* Required work: How many lines in the entries below contain the string "region", with case counting? Reply with the number alone.

[BEGIN Input material]

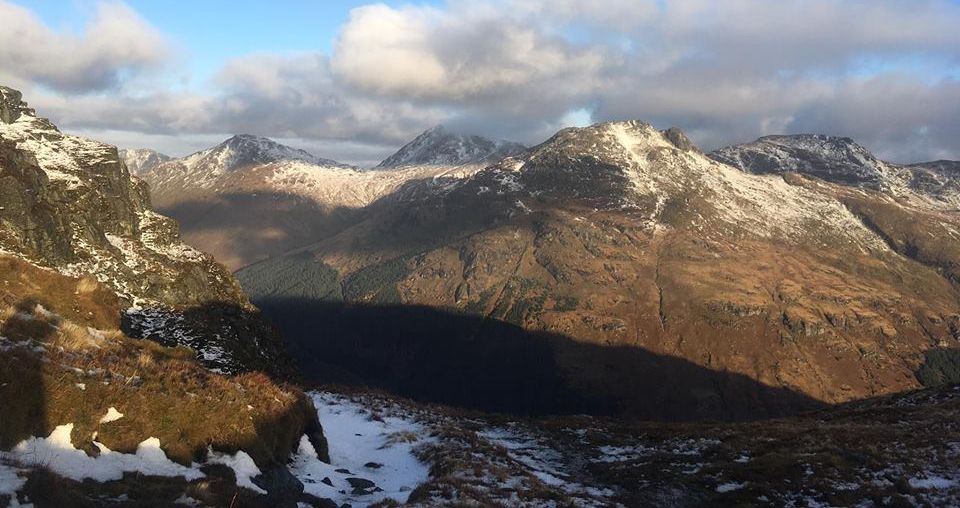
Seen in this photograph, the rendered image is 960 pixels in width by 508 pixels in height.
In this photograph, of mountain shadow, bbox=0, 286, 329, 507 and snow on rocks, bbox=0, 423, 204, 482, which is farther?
mountain shadow, bbox=0, 286, 329, 507

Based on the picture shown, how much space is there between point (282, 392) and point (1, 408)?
11715 millimetres

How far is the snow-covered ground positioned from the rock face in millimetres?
26953

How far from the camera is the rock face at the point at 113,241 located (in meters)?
61.3

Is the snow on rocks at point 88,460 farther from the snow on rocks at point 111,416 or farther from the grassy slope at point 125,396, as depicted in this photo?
the snow on rocks at point 111,416

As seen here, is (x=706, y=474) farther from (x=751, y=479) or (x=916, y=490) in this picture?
(x=916, y=490)

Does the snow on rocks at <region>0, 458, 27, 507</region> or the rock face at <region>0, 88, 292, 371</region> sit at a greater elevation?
the rock face at <region>0, 88, 292, 371</region>

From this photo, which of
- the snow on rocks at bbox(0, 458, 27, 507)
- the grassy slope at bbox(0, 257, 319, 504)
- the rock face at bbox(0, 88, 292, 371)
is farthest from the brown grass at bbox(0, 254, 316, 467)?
the rock face at bbox(0, 88, 292, 371)

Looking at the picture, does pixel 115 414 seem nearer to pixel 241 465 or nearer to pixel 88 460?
pixel 88 460

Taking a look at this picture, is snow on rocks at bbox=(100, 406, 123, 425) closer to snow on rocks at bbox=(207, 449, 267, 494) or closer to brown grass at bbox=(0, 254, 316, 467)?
brown grass at bbox=(0, 254, 316, 467)

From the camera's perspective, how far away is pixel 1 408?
13.7 meters

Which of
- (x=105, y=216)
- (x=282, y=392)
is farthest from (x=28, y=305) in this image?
(x=105, y=216)

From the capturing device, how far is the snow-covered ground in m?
21.8

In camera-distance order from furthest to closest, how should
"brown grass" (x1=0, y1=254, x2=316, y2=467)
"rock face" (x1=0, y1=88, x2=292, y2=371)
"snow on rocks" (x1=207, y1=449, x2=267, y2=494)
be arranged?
"rock face" (x1=0, y1=88, x2=292, y2=371) → "snow on rocks" (x1=207, y1=449, x2=267, y2=494) → "brown grass" (x1=0, y1=254, x2=316, y2=467)

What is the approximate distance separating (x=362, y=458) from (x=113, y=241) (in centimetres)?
6397
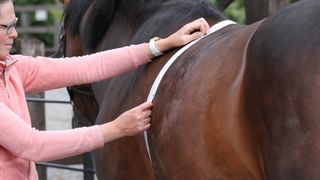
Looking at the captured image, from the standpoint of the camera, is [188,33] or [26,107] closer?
[26,107]

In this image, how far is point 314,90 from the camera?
5.07ft

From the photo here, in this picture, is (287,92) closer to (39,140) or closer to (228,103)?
(228,103)

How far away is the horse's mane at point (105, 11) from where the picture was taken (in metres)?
2.65

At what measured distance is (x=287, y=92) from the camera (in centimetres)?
161

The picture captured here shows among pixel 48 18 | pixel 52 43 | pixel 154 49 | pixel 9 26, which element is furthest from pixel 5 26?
pixel 48 18

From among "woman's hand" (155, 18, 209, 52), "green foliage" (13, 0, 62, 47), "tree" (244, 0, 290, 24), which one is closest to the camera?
"woman's hand" (155, 18, 209, 52)

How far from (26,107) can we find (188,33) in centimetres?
67

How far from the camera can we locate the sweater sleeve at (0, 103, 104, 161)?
2.01 metres

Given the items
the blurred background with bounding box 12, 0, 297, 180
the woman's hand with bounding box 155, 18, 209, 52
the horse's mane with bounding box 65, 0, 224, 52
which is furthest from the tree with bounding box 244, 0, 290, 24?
the woman's hand with bounding box 155, 18, 209, 52

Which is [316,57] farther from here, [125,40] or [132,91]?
[125,40]

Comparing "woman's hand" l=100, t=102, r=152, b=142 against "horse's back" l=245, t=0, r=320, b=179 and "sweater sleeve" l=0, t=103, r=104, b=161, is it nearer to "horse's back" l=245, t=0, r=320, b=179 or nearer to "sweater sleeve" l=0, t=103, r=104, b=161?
"sweater sleeve" l=0, t=103, r=104, b=161

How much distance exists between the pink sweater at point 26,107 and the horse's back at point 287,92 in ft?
2.11

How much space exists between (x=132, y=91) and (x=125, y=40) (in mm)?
498

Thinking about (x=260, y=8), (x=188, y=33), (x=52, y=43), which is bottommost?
(x=52, y=43)
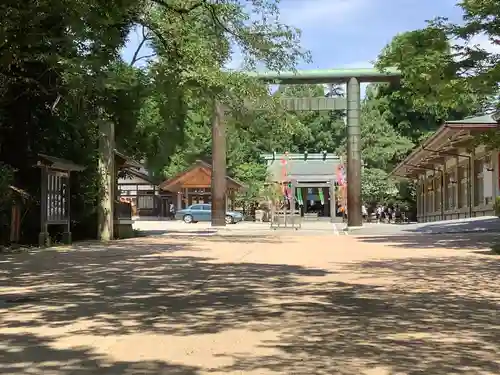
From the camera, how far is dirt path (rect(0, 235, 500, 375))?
4.85 m

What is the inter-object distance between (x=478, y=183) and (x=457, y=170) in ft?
13.4

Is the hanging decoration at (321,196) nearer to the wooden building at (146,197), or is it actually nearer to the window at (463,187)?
the wooden building at (146,197)

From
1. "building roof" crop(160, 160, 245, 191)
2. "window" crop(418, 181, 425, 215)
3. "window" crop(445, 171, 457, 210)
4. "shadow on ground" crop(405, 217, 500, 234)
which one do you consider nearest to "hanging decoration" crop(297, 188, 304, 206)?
"building roof" crop(160, 160, 245, 191)

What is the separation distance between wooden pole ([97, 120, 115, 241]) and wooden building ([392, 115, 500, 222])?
11066 millimetres

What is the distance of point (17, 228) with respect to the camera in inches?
677

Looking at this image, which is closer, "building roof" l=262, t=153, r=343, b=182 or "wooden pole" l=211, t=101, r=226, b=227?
"wooden pole" l=211, t=101, r=226, b=227

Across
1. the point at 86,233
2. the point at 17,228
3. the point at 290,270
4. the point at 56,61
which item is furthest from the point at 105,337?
the point at 86,233

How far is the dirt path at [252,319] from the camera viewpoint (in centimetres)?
485

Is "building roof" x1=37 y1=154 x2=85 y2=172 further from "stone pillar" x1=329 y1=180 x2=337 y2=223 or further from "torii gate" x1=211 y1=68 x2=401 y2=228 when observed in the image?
"stone pillar" x1=329 y1=180 x2=337 y2=223

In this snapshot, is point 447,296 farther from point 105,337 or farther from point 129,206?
point 129,206

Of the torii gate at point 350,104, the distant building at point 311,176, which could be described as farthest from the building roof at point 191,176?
the torii gate at point 350,104

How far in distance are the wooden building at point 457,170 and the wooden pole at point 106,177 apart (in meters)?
11.1

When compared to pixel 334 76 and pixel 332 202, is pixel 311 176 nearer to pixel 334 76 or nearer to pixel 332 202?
pixel 332 202

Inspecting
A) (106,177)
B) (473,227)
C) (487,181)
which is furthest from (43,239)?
(487,181)
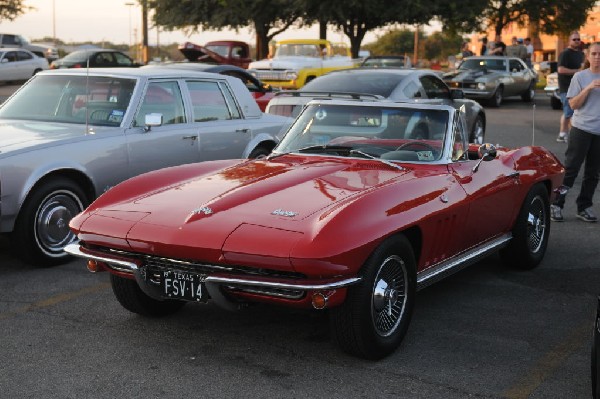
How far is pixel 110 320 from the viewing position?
530 cm

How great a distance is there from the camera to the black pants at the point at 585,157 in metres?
8.38

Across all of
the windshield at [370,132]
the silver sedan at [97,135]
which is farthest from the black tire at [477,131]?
the windshield at [370,132]

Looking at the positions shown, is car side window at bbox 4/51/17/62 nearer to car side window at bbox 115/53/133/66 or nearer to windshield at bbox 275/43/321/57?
car side window at bbox 115/53/133/66

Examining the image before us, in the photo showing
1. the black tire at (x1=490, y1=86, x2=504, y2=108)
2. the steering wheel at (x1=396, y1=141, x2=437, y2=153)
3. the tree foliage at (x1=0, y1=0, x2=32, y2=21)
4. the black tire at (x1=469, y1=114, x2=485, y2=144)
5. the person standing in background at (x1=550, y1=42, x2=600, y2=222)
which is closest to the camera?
the steering wheel at (x1=396, y1=141, x2=437, y2=153)

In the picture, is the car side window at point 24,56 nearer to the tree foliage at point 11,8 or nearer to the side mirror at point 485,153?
the tree foliage at point 11,8

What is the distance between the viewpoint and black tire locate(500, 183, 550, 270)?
6.43m

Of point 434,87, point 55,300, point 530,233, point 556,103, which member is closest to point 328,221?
point 55,300

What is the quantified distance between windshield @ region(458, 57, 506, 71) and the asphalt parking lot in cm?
2045

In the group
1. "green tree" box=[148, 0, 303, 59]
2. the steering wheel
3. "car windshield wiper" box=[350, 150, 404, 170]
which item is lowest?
"car windshield wiper" box=[350, 150, 404, 170]

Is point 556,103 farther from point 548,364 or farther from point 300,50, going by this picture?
point 548,364

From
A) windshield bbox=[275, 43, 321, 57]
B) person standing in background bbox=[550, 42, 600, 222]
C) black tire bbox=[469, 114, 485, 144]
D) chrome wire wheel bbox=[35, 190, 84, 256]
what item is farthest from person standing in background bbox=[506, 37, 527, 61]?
chrome wire wheel bbox=[35, 190, 84, 256]

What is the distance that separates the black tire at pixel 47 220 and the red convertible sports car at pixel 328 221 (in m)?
1.49

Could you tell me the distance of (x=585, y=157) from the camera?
8.55 meters

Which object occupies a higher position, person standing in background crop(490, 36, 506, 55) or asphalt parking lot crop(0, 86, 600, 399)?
person standing in background crop(490, 36, 506, 55)
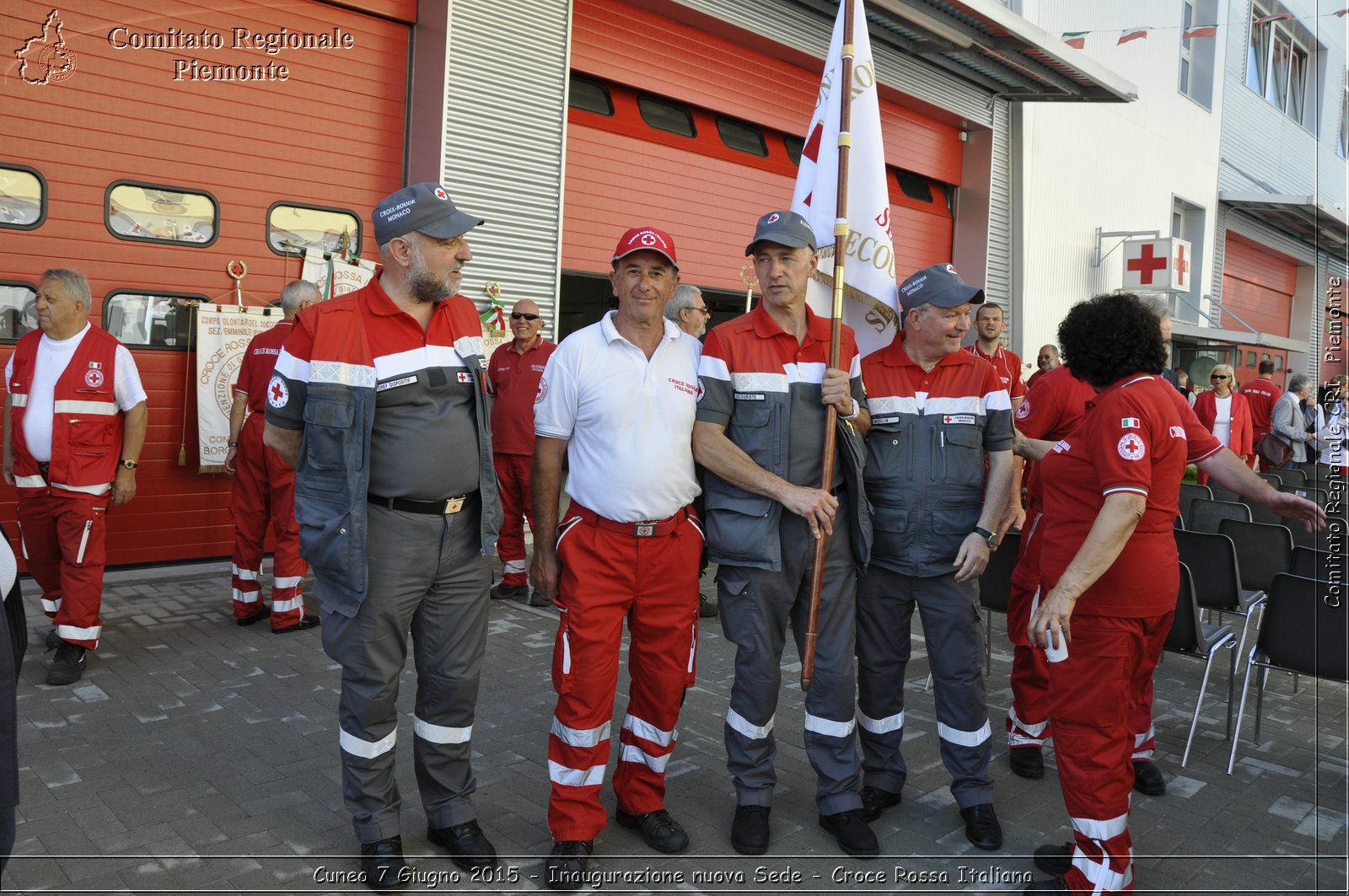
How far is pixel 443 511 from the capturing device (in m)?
3.44

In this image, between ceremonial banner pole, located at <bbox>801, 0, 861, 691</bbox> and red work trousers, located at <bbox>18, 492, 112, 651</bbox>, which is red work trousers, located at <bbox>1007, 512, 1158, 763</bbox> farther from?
red work trousers, located at <bbox>18, 492, 112, 651</bbox>

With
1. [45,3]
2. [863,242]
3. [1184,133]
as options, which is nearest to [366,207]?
[45,3]

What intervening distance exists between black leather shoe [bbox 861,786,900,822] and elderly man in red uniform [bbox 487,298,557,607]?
359 cm

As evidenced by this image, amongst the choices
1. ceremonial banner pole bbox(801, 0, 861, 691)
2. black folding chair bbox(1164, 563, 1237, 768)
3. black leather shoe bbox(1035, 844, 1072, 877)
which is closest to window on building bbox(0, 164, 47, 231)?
ceremonial banner pole bbox(801, 0, 861, 691)

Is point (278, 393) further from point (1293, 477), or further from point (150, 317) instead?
point (1293, 477)

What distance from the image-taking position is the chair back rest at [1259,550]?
6.02 meters

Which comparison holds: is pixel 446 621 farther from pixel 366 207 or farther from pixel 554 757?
pixel 366 207

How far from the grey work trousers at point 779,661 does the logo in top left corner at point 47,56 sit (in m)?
5.84

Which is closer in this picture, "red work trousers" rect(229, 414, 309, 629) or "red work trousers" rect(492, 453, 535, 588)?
"red work trousers" rect(229, 414, 309, 629)

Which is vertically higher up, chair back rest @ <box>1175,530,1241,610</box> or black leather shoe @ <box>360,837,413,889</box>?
chair back rest @ <box>1175,530,1241,610</box>

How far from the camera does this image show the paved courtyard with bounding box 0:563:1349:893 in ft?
11.0

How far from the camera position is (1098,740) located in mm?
3166

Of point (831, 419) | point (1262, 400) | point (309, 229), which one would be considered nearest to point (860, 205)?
point (831, 419)

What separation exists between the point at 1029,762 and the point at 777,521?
181cm
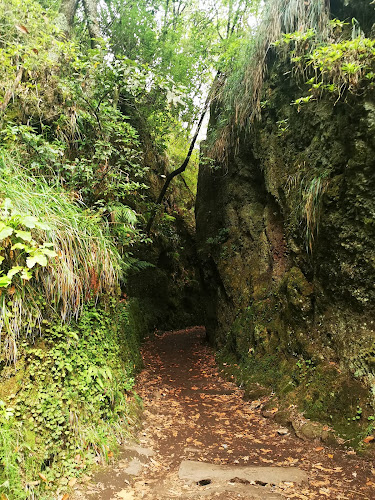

[END Input material]

* Correct answer: 3